Y-Ken Studio

新しもの好きのデータエンジニアが四方山話をお届けします。

MySQLからelasticsearchへ、レコードをネスト構造化しつつ同期出来る fluent-plugin-mysql-replicator v0.4.0 を公開しました

elasticsearchは全文検索サーバとしても知名度を獲得しており、次のような記事も人気を集めています。

MySQLでは実現の難しかったLuceneならではの次のような特徴を兼ね備えたelasticsearchはとても魅力ですよね。

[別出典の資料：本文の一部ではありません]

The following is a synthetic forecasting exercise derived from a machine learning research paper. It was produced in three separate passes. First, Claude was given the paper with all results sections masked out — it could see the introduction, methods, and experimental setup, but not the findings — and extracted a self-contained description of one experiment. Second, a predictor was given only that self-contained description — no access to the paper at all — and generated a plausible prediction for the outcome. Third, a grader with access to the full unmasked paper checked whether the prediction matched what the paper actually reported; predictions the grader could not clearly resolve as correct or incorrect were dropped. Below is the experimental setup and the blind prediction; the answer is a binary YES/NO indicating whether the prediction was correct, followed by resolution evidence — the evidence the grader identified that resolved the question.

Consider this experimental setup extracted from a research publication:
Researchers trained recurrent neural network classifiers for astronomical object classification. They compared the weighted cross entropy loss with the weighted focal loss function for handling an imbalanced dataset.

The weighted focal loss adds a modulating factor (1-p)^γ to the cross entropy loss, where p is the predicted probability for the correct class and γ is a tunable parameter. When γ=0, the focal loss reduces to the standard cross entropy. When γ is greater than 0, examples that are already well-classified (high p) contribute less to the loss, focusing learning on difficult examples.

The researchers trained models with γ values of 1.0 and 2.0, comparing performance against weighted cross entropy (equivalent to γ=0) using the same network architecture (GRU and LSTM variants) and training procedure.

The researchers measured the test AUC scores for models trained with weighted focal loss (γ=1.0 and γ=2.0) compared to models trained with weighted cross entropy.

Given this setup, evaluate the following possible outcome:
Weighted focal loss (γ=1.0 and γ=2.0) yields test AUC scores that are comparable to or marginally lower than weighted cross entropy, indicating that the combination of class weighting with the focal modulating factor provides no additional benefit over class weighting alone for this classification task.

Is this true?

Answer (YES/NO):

しかしながらelasticsearchを中核となるデータベースとして扱うにはまだ日が浅いことは事実です。
そこで、私と同様にMySQLを補う形でelasticsearchを使いたいという方にとって有用な情報を本日お届けしたいと思います。

fluent-plugin-mysql-replicator v0.4.0

MySQLテーブルへの更新/削除イベントを逐次取得するFluentdプラグインです。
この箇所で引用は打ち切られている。